В конце августа 1933 года едва ли достигшие двадцати лет парни-колхозники Никита, Астафий, Филипп, Санька, Степан, Ахромей набрали ночью в поле по торбе ржаных колосков и принесли домой, чтоб накормить умирающих матерей и детей (уж более двух лет хлеб во рту не бывал!). Но их сверстник Андриан их выдал. Всем дали по 7 лет лагерей! Никто не вернулся — все погибли там, за исключением Степана, который пришел больным, немного поболел и умер. Не приняли судьи во внимание и того, что умирали родные и что принесли они колоски ржи не столько для еды, как для запаха в дому, Один из «колосковых» говорил на суде: «Бабушка заказала принести хоть пучок колосков под божницу для запаху, а мы и решили принести по торбе, чтоб его больше было!» Безучастны были судьи и начальство колхоза и сельского Совета к этому заявлению, хотя сами исподтишка не торбами тащили, а мешками! Василиса Пушкарева возила из села хлеб колхозный на подводах по госпоставкам в город за 200 км и в пути как-то взяла ведро овса. Принесла его на мельницу для размола, но мельник сказал об этом председателю, а тот подал в суд, и дали ей год лагерей. Отсидела и, идя домой, дорогой утонула в половодье, спасаясь на льдине. Сироты многие шли по миру, как стаи заброшенных щенят, и мерли как мухи. Вернувшиеся из ссылки «незаконные кулаки» говорили, что там, в лагерях, при комендатуре, изредка скудный паек, но давали, а тут и того нет!
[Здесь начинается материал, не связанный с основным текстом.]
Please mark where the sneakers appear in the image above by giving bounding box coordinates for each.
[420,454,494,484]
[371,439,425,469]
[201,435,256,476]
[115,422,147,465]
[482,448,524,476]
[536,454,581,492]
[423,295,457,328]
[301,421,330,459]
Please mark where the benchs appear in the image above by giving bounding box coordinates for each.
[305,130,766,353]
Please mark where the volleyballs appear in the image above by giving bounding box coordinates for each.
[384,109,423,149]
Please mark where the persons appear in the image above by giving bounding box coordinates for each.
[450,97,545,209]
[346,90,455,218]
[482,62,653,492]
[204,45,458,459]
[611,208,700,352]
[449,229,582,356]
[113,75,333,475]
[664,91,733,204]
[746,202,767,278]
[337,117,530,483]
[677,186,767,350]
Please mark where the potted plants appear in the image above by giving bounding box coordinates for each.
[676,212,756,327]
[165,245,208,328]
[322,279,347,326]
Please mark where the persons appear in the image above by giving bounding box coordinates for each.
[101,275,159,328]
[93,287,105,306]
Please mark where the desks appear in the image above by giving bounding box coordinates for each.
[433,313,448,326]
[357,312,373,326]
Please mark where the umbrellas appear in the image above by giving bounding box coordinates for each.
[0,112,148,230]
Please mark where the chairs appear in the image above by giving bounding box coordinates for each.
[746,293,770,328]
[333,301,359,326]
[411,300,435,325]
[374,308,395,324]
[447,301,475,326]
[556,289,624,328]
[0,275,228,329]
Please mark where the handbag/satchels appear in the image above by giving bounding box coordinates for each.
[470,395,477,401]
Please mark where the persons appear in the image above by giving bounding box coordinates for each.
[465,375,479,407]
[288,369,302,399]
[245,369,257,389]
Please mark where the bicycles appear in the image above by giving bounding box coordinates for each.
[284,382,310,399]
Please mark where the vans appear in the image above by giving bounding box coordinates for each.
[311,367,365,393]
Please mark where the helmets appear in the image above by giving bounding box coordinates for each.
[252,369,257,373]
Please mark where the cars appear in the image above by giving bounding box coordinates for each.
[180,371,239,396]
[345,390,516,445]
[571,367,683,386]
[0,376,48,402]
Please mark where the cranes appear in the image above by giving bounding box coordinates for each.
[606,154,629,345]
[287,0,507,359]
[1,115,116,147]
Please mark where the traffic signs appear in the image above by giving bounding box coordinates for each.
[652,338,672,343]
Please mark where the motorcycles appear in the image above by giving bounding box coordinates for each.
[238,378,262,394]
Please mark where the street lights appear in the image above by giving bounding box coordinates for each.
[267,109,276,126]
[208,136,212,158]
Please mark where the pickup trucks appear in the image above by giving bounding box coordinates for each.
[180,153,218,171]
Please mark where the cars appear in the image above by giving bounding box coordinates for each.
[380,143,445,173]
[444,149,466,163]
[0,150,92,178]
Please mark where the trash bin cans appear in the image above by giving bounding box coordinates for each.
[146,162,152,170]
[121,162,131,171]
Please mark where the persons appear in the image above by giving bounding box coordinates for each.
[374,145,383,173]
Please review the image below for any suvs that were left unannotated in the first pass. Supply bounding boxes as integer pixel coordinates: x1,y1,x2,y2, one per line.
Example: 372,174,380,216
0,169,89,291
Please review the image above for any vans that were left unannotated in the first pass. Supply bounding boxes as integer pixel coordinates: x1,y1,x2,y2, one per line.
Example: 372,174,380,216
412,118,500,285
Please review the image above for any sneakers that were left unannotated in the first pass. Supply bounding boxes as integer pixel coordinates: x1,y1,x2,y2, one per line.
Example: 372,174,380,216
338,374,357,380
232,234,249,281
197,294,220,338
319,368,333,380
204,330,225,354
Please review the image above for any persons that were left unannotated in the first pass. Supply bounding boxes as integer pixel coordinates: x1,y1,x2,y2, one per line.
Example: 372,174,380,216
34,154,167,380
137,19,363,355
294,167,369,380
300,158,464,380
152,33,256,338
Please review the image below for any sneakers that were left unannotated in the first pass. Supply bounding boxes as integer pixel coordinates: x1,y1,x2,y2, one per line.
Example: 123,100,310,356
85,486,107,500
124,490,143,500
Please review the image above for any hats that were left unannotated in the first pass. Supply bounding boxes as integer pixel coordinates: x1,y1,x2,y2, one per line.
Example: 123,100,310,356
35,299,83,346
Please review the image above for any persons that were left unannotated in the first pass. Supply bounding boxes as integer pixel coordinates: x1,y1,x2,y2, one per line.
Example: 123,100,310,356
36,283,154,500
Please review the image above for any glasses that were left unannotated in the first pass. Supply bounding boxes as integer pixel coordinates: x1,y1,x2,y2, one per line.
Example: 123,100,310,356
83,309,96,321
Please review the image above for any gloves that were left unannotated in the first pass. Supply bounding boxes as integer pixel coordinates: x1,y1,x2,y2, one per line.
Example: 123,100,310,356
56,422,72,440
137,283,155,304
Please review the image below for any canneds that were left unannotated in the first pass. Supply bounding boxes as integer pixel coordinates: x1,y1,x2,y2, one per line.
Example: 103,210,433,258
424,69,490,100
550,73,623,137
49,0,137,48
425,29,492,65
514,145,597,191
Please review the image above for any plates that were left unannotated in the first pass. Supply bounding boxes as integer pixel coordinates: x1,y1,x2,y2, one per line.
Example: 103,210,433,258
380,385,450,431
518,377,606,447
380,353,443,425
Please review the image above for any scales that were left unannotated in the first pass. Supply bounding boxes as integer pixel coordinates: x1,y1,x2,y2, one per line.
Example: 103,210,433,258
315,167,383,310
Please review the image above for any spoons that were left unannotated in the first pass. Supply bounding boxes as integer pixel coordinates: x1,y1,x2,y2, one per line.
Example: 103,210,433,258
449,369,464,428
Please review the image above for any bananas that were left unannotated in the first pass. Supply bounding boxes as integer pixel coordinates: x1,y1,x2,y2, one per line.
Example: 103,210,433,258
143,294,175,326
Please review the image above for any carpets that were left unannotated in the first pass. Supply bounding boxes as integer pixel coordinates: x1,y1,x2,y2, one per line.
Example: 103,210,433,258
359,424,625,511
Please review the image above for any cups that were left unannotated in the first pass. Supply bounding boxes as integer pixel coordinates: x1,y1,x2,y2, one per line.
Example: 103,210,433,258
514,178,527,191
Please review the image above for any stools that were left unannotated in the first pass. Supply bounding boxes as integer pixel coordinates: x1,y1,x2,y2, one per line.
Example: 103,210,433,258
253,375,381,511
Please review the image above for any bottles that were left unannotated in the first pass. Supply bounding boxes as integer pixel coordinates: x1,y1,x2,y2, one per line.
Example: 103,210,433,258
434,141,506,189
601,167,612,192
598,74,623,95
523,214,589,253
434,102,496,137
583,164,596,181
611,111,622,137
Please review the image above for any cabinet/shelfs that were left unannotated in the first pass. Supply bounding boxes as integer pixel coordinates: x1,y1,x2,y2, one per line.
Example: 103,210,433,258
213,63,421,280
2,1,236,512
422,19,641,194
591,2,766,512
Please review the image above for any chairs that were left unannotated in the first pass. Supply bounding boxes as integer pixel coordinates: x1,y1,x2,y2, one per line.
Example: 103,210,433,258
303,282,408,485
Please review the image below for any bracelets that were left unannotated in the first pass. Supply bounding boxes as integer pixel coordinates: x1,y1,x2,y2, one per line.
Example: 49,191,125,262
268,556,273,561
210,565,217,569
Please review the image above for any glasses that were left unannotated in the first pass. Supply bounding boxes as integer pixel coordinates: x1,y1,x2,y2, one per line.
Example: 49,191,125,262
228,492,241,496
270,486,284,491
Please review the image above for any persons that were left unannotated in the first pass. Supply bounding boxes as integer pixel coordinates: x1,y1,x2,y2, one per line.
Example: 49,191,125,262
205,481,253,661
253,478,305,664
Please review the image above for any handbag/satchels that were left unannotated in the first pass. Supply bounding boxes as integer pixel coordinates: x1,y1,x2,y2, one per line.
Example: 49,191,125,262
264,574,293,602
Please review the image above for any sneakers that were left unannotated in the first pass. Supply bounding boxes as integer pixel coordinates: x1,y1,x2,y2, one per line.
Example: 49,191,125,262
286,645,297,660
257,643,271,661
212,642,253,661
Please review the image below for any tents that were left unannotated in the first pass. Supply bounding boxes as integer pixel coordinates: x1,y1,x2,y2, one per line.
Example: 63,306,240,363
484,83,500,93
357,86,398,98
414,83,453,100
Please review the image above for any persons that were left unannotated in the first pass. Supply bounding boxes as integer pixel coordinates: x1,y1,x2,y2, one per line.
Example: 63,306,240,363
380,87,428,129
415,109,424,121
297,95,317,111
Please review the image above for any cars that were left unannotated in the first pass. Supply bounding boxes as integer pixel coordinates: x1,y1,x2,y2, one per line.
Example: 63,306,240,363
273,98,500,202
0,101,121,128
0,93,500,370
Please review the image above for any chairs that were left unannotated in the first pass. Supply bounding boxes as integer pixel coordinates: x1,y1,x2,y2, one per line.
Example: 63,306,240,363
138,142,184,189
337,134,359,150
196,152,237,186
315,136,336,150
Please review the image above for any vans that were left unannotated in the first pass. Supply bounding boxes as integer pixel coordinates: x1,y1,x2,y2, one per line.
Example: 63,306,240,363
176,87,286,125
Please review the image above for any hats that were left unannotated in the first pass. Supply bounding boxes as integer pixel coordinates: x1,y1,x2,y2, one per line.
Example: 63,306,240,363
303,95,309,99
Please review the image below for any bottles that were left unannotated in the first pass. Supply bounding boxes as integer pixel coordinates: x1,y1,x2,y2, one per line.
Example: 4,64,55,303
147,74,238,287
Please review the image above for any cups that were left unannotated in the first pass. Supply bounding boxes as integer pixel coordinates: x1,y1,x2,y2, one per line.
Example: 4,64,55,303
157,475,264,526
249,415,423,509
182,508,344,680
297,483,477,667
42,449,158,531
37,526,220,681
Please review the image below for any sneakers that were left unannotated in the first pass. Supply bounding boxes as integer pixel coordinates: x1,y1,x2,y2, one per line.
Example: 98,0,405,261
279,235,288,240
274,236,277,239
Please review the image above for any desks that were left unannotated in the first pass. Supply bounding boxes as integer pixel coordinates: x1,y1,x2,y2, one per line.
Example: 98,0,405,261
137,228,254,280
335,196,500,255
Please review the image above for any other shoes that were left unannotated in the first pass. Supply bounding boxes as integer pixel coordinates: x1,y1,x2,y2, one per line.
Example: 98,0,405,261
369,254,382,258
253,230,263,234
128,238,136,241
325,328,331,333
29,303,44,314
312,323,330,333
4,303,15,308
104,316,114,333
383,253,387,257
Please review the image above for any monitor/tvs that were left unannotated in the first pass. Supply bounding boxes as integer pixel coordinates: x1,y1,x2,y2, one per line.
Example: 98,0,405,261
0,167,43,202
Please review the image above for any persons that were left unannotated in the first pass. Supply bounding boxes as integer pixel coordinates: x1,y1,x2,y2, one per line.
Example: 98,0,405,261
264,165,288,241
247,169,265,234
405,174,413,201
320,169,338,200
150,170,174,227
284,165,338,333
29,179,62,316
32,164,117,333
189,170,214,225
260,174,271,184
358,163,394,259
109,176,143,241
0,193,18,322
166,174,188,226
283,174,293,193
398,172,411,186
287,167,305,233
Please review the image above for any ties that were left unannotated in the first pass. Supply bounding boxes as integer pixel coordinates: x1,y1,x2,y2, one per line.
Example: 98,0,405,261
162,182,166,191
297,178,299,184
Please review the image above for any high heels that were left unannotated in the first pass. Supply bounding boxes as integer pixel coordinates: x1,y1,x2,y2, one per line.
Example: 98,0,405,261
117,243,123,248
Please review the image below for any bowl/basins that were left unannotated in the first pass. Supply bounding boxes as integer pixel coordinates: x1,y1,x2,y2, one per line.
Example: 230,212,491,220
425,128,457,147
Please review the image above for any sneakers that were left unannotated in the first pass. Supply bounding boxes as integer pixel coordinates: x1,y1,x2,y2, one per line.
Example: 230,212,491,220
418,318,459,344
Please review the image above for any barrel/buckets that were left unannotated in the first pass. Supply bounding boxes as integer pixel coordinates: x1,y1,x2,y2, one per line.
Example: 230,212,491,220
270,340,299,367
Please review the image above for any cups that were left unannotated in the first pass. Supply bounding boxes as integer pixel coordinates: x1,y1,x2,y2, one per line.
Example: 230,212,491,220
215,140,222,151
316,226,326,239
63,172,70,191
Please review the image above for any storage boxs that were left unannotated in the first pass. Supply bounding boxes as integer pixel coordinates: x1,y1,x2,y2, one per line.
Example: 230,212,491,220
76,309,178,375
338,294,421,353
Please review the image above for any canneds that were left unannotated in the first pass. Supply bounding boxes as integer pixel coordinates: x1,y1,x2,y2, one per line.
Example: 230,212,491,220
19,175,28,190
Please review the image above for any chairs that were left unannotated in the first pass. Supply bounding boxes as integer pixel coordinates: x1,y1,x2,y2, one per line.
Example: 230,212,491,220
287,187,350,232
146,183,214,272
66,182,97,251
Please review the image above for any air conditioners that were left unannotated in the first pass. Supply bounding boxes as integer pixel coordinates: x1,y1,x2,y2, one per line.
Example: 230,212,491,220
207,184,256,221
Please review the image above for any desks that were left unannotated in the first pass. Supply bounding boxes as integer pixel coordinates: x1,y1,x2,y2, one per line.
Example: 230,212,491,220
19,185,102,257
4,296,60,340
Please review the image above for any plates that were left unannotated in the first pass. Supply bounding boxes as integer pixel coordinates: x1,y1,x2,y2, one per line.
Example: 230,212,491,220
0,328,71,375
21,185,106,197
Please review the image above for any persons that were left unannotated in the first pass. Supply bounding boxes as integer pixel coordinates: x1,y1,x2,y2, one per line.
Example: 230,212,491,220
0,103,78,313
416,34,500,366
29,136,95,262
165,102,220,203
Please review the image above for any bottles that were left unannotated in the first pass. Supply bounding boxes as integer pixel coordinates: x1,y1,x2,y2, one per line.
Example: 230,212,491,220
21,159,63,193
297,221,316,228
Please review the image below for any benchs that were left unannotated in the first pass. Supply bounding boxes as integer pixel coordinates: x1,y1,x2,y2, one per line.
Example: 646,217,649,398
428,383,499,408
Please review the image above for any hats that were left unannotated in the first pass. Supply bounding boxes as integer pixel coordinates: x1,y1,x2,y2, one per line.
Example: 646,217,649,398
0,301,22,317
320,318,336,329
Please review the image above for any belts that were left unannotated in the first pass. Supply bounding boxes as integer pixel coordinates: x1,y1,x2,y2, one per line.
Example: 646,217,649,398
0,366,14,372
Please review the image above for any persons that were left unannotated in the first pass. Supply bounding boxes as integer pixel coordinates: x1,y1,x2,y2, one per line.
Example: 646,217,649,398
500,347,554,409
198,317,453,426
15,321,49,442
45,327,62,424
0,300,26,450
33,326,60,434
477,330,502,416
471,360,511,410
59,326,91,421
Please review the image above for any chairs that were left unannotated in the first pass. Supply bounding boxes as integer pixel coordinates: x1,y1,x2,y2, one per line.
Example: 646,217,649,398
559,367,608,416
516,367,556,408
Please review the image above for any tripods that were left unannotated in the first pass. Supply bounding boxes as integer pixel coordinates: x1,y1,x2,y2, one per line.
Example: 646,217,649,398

И не было недели, чтобы не являлись в село на откормленных лошадях уполномоченные разных рангов и представители райкома, райисполкома, ОГПУ, райземотдела и т. п. Говаривали, что только в здании бывшего волостного правления, где теперь размещался райком и райисполком, и в соседних домах сидело более сотни человек начальников! Ублажали их колхозные и сельсоветовские руководители, загружая на обратный путь припасами из кладовых, поили и кормили да по ночам женщин им водили. Не гнушались они даже насилием: девица ли была перед ними, женщина ли многодетная или солдатка…
По сообщениям газет, каким-то «колхозцентром» на самом «верху» была установлена еще в 1931 году в колхозах «сдельщина» в виде трудодня. Пришла она и в колхоз им. Громова. Колхозники в сущность «трудодня» толком никак не могли вникнуть. Бухгалтер на собрании разъяснял, что ежели ты сторож, уборщица, погонщик, подросток (!), то тебе, проработавшему 10 часов, запишут 1 трудодень, а ежели ты работник по посеву, то получишь 1,25 трудодня. Будучи пастухом, трактористом, рулевым, возчиком — 1,45, грузчиком, землекопом — 1,65, а кузнецом, печником — 2 трудодня.
— Ну, а ты, Григорий Семенович, как счетовод наш, сколько же трудодней себе запишешь? — спрашивали из передних рядов.
— Я-то — два с половиной, а вот председателю положено — три!— отвечал, не глядя в зал, бухгалтер,
— А как, в толк не возьмем, с оплатой этих трудодней? Кто трудодни, энти трудовыходы, будет записывать? — кричали из прихожей бывшего новиковского дома.
— А как я на этот трудодень прокормлю всех-то — у меня их мал мала меньше — девять душ со стариками? — рассуждал маленький сгорбленный мужик, стоя у косяка.— Да женка чуть ноги волочит!
Иные вопили: «Не надо нам трудодней, оставим так, как было!» А было так. Зябь не пахалась, скирдование на гумнах и обмолот зимой, как в старое «докулацкое время», объявили «правым уклоном», а запишут в него — быть в лагере! Неработавшие получали больше хлеба, чем работавшие. Многие — тихие, негорластые — оставались без хлеба! На завалинках, у контор колхозов или в приемных председателей сидели с мешками и торбами бывшие партизаны, отстаивавшие Советскую власть еще в 20-е годы, и кричали в правлении: «Что за власть пришла — морют и морют, хуть до куда морют. Мы что, даром кровь свою проливали? Нас теперь пусть она кормит бесплатно и до глубокой старости. И семейным нашим также надобно жить. Небось мы партизанские!» Давали им из колхозной кладовки мешок отрубей, большая голодная семья съедала его за два дня, и они приходили снова в правление, клянчили прокорм партизанский, заслуженный.